- _Brief A_: Translate the following sentence from the passage on AI prompting exercises into Spanish: "Use this prompt in the different chatbots."
- _Brief B_: Quote the passage on AI prompting exercises word for word, starting at "1.    Ask AI" and ending at "the different chatbots.".
- _Brief C_: Write what comes next in the passage on AI prompting exercises, picking up after its final sentence.

- _Document section_:
•••••

Summarized into Single New Prompt:

"Create a comprehensive public speaking guide for beginners that covers:

  1. Essential preparation steps
  2. Anxiety management techniques
  3. Speech structure and organization
  4. Delivery tips
  5. Common pitfalls to avoid

Include specific examples for each section and actionable steps for implementation"

Practical Exercise Examples

Try these exercises during your learning journey:

1. Content Creation:

  1.    Ask AI to write a blog post, then iterate three times, each time making it more specific
  2.    Example progression:
    •    "Write about healthy eating"
    •    "Write about healthy eating for busy professionals"
    •    "Create a 7-day meal prep guide for busy professionals who have only 30 minutes for dinner"

2. Problem Solving:

  •    Start with a complex problem like home organization
  •    Break it into smaller tasks
  •    Ask AI to verify the feasibility of each step
  •    Create a final, comprehensive action plan

Reminder: Ask AI to summarize a session and all its progressive steps into a single new prompt. Use this prompt in the different chatbots.

•••••

- _Input data_:
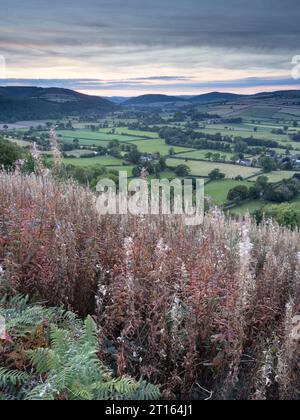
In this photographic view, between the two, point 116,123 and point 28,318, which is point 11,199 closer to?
point 28,318

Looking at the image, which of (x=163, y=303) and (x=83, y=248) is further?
(x=83, y=248)

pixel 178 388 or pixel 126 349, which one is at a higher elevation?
pixel 126 349

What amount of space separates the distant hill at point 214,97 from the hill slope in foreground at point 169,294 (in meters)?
36.8

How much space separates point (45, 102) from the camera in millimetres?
30750

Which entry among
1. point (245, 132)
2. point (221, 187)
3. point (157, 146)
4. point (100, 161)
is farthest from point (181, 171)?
point (245, 132)

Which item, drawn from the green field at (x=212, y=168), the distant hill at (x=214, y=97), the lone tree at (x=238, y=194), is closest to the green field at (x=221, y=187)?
the lone tree at (x=238, y=194)

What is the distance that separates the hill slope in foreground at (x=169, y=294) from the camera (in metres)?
2.78

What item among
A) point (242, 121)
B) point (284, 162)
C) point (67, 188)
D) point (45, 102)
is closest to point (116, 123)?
point (45, 102)

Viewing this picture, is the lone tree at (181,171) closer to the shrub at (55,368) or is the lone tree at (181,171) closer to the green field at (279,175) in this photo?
the green field at (279,175)

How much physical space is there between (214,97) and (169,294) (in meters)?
43.6

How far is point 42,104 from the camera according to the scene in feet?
100

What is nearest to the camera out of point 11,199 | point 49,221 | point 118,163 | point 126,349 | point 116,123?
point 126,349

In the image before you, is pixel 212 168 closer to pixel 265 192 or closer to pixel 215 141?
pixel 265 192

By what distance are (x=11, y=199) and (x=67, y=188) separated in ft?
3.05
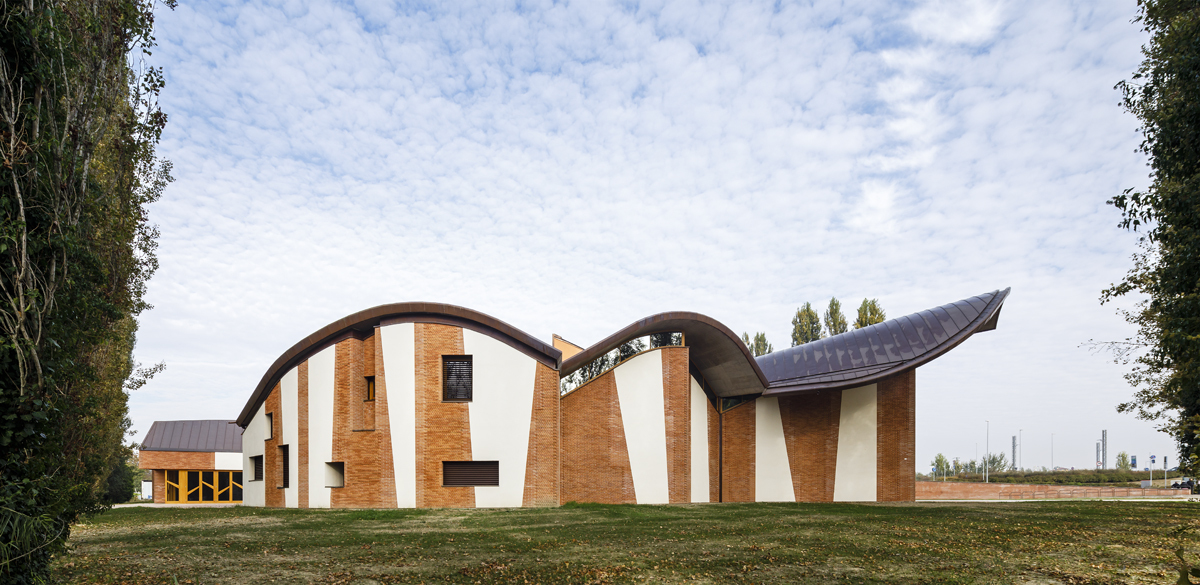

•••••

- _Written reply A_: Utilice esta instrucción en los diferentes chatbots.

- _Written reply B_:
1.    Ask AI to write a blog post, then iterate three times, each time making it more specific
  2.    Example progression:
    •    "Write about healthy eating"
    •    "Write about healthy eating for busy professionals"
    •    "Create a 7-day meal prep guide for busy professionals who have only 30 minutes for dinner"

2. Problem Solving:

  •    Start with a complex problem like home organization
  •    Break it into smaller tasks
  •    Ask AI to verify the feasibility of each step
  •    Create a final, comprehensive action plan

Reminder: Ask AI to summarize a session and all its progressive steps into a single new prompt. Use this prompt in the different chatbots.

- _Written reply C_:
Key Takeaways

After completing this learning path, you'll have:

  • A solid understanding of current AI capabilities and limitations
  • Practical experience in prompt engineering
  • The ability to verify and validate AI outputs
  • Skills to maintain efficient AI conversations

Remember: Success with AI tools comes from systematic practice and refinement. Start with simple queries and gradually increase complexity as you become more comfortable with the interaction patterns.

Pro Tip: Keep a "prompt journal" documenting your most effective prompts and the situations where they worked best. This will help you develop your own library of reliable AI interaction strategies.